Letitgo community

2 weeks - how its going

hii!! keeping some sort of public journal has been really therapeutic for me and has really helped me with my healing process so far. so i'll keep tracking my journey like this until it doesn't hurt anymore. here's what my second week post breakup has been like:

there have been ups and downs. i've consumed enough breakup content on tiktok these past few days to realise that healing isn't linear and that feeling a wave of sadness doesn't invalidate the progress

i still miss him dearly, of course i do. he was my everything for 3 long years, that sort of feeling doesn't simply disappear. however i do miss him a little less every time i remind myself how i was the only one fighting to make us work, how he let me sob for hours when he would ignore me while i needed him the most, how he never cared enough to change his hurtful actions despite my pleas. yes, we were together for 3 years, but a huge part of that consisted of me constantly stressing, having nightmares, crying every weekend i would get home from uni. we did have happy moments, but it's not a happy relationship if i was scared of him for so long

hope is what kept me next to him. i was holding onto the idea of what the relationship could be if only he didn't give me reasons to fear his actions. it took me like 2 full years to realise nothing will change. that's just the person he is with me

today i found out that he can't even acknowledge the existence of my immediate family members in public. to me that just shows a complete lack of respect. its not like we were in some sort of casual fling situation, i was planning to move in with this guy. for him to act like our relationship never existed actually disgusts me

i am starting to see some slow progress. he no longer consumes my mind. now i just get thoughts sometimes, which feels like a blessing compared to how i felt 2 weeks ago. i do still have some moments of "relapse" in which i miss him heavily. just yesterday i felt the strong urge to break no contact. instead i wrote a letter to him that i never sent, which is how i deal with these sudden urges. and i am so glad that i got through it and didn't break nc

i feel myself starting to slowly find my routine without him. i'm getting back into old hobbies, regaining my confidence, rebuilding my relationship with my family. i dont know if right know i am doing better without him, but i do know that it is for the best, one day i will be doing better

so overall week 2 has been a bit of a rollercoaster, but less so than week 1. i am starting to see myself healing, even if it's just a little. week 3 is bound to be even better and i can't wait to meet the woman i will be by then ❤️

Comments (3)

muvonna
muvonna 3 wks ago

when you look back at those moments you begged him to change, do you feel like you were more in love with him or with the peace you hoped he’d give you?

ZVova
ZVova 3 wks ago

what you’re doing with the letters is powerful. that’s how i kept myself from breaking no contact too, just letting it out in a place that didn’t harm me. keep going slow like this, it’s enough.

> **TASK REQUIREMENTS**
Using the breakup journal post, answer these questions:
(a) How long was the relationship with him?
(b) About how long did it take the writer to realize nothing would change?
(c) What does the writer do to deal with sudden urges to break no contact?

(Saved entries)
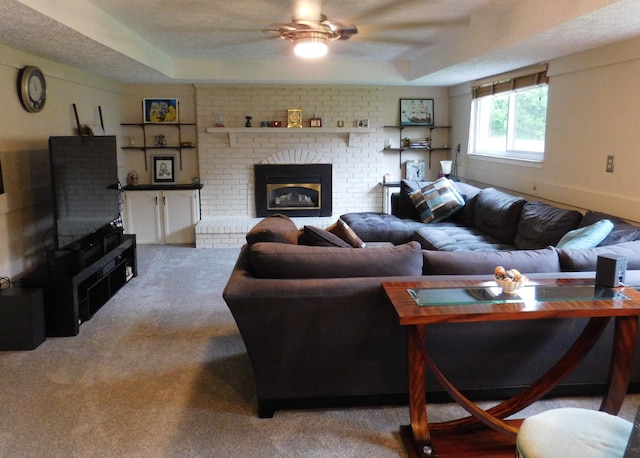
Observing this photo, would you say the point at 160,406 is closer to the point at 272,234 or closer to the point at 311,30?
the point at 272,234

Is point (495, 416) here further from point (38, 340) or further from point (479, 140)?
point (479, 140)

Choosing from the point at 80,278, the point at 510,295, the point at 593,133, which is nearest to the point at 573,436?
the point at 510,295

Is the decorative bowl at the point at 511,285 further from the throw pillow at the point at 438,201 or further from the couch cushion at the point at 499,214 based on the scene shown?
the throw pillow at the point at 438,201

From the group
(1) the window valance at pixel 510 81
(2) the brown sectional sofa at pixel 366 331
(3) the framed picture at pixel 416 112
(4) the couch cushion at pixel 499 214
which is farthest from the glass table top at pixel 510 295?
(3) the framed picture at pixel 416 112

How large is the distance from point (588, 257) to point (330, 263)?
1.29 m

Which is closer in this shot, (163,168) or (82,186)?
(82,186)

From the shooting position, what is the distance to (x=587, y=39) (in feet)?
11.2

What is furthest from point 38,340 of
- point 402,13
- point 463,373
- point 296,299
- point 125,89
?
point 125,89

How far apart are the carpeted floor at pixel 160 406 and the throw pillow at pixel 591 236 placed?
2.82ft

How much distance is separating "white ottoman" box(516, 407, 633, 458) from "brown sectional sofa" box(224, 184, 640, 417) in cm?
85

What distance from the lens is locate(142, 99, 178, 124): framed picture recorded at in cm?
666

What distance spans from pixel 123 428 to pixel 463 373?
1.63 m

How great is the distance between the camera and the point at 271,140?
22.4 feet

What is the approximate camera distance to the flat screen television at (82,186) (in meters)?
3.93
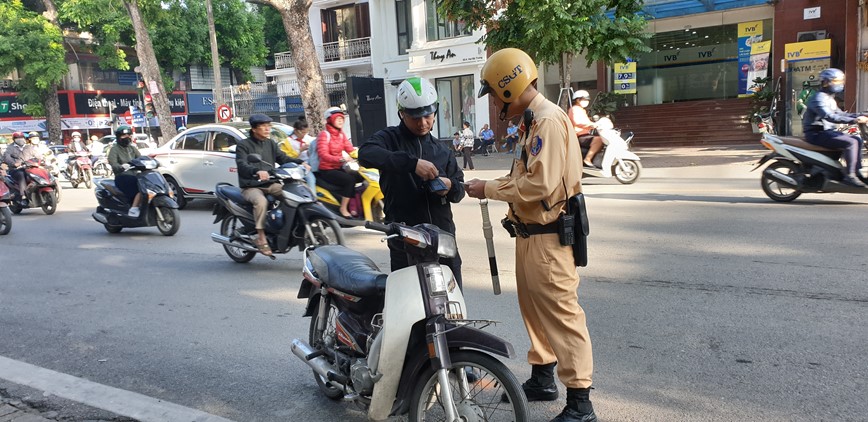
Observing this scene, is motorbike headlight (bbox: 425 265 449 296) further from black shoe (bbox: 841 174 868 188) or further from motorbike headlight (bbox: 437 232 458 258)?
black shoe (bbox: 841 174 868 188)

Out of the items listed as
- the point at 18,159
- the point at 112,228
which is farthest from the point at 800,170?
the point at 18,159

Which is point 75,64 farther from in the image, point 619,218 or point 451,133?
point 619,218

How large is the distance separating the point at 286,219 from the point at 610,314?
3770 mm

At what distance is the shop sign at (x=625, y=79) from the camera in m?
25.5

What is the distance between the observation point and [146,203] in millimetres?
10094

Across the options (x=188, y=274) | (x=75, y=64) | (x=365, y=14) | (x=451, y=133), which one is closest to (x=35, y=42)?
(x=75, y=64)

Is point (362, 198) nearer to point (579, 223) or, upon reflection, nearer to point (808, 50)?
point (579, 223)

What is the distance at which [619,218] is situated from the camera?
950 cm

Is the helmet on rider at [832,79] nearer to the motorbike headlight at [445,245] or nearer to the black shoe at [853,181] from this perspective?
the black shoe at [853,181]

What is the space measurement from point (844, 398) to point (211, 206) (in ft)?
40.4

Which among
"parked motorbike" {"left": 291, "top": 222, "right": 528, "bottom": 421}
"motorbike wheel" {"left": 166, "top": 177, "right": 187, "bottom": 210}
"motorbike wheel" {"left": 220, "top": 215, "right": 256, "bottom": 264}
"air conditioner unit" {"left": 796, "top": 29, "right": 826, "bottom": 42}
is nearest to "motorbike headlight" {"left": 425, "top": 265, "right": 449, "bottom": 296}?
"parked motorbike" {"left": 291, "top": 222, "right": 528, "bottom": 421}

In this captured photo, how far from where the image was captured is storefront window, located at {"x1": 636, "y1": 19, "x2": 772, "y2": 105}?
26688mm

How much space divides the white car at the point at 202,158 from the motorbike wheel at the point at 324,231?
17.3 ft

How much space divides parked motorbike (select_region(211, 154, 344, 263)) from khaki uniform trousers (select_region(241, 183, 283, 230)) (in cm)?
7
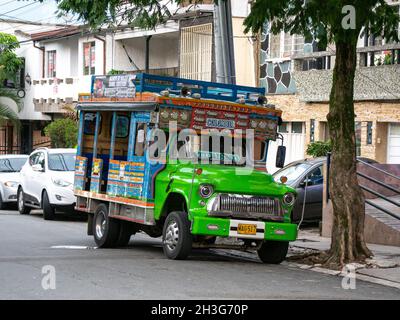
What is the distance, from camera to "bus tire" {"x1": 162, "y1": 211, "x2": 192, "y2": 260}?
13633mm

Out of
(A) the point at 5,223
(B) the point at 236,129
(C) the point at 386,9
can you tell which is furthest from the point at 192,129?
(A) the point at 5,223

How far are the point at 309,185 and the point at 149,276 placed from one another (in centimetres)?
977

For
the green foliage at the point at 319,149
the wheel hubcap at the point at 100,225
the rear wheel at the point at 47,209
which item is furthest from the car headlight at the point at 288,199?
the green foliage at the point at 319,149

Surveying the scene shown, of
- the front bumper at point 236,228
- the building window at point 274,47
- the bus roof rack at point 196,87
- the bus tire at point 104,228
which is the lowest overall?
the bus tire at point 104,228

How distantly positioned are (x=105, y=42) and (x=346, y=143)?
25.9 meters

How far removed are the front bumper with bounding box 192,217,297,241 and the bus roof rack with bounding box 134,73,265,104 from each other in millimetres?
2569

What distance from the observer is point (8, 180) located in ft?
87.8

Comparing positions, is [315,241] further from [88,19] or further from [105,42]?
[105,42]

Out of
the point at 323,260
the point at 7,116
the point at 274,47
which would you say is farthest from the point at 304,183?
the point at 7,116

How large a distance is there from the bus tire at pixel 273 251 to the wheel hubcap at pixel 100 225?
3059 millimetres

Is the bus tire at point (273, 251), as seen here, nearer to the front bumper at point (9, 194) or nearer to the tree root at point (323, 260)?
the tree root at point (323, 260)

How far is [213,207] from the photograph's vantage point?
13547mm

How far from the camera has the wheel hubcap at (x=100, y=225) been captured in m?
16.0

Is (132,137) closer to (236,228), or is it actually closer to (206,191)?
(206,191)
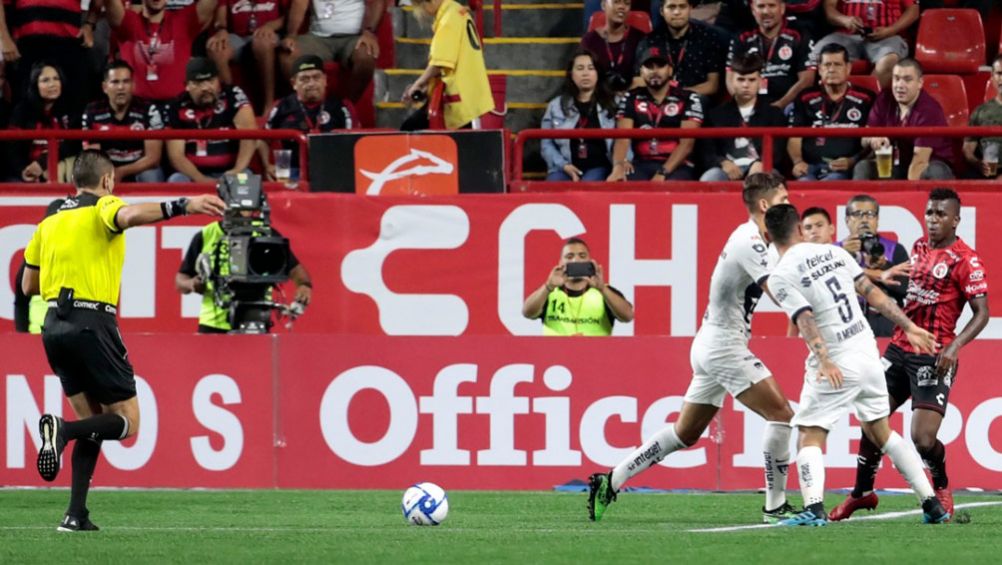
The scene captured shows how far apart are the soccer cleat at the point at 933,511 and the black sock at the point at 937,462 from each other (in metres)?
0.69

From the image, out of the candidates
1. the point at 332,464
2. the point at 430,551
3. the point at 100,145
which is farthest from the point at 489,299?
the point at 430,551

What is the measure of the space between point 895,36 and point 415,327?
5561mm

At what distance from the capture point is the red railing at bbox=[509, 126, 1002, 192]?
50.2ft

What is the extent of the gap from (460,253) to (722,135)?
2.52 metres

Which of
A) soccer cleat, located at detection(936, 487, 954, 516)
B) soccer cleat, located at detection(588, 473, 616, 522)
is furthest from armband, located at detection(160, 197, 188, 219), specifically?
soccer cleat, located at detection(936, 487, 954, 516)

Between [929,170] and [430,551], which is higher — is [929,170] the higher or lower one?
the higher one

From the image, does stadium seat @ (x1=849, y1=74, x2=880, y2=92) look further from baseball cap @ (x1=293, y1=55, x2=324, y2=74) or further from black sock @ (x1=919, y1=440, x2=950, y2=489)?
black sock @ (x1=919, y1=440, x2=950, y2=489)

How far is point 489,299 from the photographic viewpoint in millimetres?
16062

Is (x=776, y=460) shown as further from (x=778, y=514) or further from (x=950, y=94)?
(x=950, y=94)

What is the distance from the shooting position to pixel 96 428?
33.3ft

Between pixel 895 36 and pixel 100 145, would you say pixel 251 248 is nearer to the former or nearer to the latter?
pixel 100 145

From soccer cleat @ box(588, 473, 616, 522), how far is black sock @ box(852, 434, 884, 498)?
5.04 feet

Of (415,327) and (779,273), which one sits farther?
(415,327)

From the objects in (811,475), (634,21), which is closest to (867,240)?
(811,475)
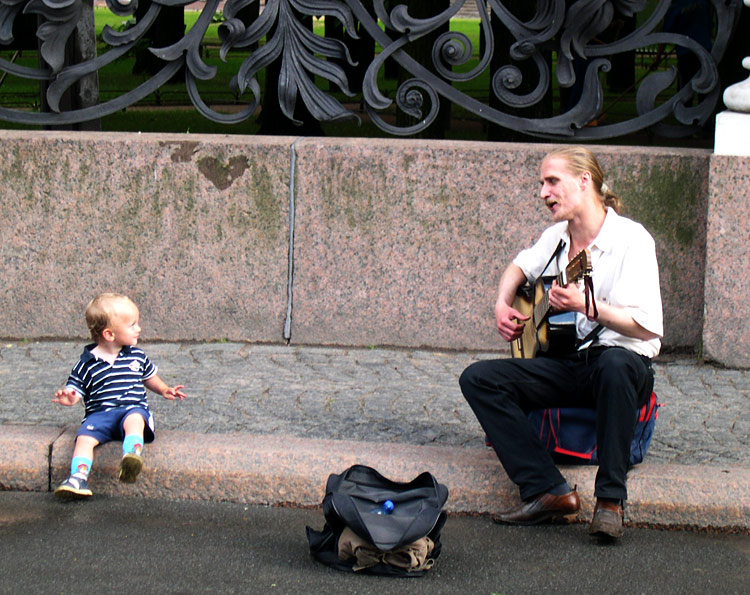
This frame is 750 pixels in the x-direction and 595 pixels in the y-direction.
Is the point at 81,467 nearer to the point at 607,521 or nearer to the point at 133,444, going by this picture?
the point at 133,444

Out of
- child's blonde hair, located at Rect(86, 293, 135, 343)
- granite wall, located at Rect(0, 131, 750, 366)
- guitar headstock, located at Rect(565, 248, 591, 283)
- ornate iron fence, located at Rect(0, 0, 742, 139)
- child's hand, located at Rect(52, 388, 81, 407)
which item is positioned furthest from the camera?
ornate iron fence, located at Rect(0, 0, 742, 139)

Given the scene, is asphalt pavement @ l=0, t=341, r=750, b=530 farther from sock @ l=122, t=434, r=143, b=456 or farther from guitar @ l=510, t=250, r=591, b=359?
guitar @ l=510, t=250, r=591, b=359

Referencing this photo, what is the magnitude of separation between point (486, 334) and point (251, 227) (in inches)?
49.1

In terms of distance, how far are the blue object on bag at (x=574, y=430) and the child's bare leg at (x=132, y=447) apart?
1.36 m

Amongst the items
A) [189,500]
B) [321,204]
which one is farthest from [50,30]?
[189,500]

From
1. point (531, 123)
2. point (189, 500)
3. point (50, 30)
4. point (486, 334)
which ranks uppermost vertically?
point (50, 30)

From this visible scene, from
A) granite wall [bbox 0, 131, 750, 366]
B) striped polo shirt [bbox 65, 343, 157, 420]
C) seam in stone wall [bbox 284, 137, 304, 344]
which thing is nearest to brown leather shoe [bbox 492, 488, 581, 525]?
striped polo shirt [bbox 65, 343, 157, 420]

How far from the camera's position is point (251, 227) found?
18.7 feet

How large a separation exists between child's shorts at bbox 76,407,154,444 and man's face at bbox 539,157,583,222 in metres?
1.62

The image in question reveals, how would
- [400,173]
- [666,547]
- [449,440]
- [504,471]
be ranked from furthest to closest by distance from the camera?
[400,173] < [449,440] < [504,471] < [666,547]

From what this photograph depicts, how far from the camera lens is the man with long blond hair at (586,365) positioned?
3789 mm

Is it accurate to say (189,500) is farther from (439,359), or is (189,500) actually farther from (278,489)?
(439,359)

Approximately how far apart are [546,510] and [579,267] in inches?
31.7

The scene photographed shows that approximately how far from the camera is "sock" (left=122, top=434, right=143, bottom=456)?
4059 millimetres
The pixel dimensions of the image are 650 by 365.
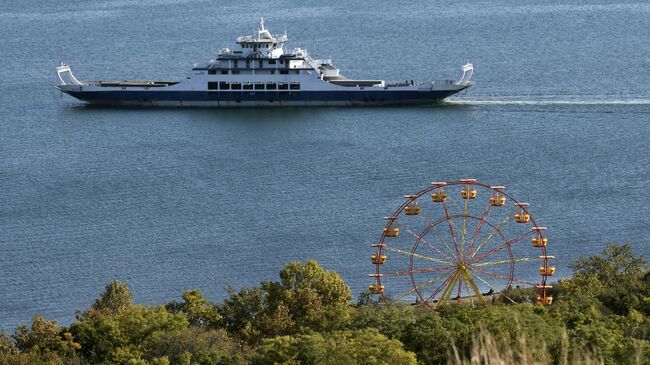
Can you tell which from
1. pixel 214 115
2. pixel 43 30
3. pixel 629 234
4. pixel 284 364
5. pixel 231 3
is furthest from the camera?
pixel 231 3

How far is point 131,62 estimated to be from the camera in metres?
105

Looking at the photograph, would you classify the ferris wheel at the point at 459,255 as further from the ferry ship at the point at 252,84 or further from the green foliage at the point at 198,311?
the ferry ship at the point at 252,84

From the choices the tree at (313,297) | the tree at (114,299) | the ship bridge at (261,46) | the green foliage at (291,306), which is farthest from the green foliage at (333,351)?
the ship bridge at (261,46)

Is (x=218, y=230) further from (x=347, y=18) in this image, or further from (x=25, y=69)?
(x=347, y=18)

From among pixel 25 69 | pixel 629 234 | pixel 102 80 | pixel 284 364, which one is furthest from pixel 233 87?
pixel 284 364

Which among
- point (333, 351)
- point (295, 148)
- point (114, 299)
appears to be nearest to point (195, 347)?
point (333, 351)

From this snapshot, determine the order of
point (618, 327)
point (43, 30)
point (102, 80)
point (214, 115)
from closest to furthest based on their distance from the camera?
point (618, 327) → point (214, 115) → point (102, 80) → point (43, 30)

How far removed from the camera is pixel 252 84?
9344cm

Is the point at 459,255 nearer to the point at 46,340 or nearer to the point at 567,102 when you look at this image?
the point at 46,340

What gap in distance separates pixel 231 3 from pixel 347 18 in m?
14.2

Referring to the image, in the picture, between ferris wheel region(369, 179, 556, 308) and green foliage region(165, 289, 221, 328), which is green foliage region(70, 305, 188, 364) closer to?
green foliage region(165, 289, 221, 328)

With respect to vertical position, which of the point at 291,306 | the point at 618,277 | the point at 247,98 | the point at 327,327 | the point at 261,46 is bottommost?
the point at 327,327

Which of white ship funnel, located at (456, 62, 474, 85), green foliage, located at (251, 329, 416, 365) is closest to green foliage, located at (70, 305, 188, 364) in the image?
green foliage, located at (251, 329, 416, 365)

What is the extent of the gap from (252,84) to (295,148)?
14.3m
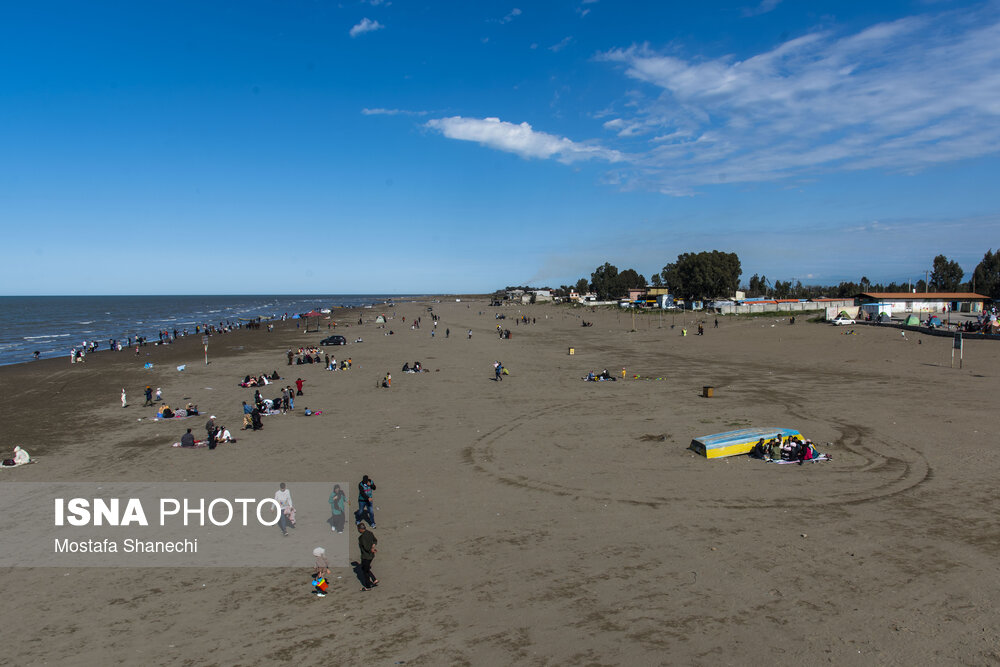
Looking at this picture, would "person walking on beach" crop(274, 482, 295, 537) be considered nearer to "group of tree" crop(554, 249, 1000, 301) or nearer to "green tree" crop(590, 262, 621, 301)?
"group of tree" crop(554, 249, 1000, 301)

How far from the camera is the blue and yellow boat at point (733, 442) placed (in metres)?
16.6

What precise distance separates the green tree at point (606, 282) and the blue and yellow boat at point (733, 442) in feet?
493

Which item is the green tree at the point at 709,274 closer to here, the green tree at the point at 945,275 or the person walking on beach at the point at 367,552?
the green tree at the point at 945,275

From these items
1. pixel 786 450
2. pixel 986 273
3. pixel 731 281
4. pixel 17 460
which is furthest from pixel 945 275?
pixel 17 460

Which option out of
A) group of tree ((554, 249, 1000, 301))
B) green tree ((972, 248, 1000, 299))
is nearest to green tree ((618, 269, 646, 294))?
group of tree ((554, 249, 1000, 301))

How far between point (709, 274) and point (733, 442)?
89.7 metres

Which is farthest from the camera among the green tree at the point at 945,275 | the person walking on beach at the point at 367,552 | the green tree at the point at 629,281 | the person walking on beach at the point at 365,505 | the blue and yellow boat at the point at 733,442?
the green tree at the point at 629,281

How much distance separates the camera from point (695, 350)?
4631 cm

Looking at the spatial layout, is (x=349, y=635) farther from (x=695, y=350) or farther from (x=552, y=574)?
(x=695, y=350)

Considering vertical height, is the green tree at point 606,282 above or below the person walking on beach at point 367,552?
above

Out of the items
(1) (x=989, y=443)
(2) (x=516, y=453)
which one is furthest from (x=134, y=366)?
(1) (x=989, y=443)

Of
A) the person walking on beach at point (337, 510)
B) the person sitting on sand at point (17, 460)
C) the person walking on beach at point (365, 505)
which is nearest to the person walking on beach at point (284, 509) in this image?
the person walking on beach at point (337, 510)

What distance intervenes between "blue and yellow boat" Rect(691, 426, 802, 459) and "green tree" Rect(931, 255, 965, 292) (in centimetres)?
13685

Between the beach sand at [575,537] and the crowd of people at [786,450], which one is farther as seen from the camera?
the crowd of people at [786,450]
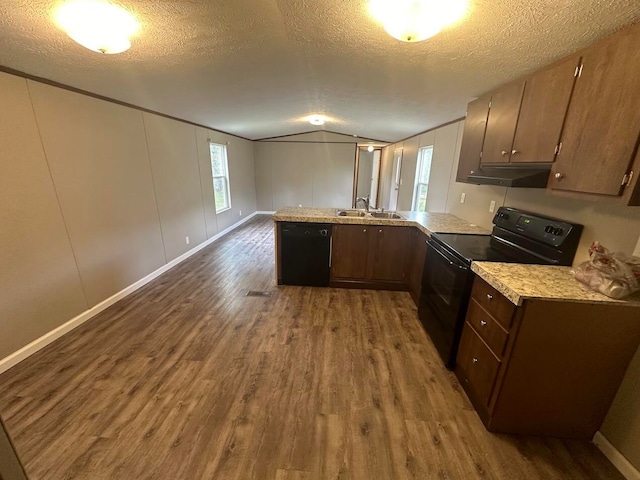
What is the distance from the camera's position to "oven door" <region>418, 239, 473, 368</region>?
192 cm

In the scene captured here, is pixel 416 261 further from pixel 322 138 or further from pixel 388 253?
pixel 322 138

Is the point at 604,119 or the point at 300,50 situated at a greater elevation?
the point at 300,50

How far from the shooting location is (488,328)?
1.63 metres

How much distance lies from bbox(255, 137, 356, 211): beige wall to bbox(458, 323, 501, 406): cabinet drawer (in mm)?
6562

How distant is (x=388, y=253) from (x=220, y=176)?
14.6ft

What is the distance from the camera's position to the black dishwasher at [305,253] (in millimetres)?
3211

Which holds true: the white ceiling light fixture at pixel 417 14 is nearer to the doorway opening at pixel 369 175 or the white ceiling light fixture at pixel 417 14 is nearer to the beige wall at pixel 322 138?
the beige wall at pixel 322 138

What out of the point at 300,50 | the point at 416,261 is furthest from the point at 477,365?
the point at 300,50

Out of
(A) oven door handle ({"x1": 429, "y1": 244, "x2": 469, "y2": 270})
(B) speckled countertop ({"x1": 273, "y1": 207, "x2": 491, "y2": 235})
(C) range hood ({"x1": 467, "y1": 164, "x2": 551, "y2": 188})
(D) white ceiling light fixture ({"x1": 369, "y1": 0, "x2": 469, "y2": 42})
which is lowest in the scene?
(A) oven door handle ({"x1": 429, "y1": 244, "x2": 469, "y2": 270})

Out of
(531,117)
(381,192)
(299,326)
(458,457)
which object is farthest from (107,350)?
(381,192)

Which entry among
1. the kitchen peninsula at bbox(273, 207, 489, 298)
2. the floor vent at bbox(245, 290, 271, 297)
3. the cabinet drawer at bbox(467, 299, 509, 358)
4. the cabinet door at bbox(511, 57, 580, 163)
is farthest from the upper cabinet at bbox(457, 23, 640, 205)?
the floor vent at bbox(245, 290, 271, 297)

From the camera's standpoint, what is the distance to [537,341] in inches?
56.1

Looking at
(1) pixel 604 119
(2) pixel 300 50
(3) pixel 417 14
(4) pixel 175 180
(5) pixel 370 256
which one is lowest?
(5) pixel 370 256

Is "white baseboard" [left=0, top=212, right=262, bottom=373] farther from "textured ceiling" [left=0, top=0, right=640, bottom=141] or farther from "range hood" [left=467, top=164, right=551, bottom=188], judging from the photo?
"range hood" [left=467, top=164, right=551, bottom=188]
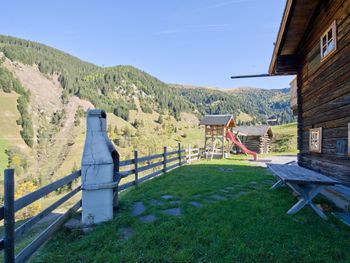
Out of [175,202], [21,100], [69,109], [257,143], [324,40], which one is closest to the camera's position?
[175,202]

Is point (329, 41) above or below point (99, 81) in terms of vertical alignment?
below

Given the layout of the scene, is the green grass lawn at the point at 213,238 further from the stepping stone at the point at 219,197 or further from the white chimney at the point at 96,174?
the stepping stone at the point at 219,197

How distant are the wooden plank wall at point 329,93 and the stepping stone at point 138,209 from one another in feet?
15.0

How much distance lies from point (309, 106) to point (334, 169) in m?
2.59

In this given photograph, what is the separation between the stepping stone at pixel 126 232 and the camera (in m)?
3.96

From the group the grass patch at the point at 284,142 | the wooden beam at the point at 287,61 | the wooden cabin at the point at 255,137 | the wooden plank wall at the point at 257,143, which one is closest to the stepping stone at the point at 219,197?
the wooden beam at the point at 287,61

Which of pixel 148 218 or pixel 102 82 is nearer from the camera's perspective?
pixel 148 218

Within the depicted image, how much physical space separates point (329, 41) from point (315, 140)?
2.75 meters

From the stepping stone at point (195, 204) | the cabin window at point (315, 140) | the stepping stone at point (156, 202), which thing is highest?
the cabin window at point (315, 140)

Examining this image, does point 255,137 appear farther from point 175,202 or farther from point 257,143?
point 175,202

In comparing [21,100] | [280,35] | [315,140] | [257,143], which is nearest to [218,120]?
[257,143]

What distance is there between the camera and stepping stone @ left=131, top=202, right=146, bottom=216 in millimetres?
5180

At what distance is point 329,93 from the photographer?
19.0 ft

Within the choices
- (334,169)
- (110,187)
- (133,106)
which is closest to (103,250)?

> **REPLY**
(a) Three years.
(b) About two full years.
(c) The writer writes a letter to him that is never sent.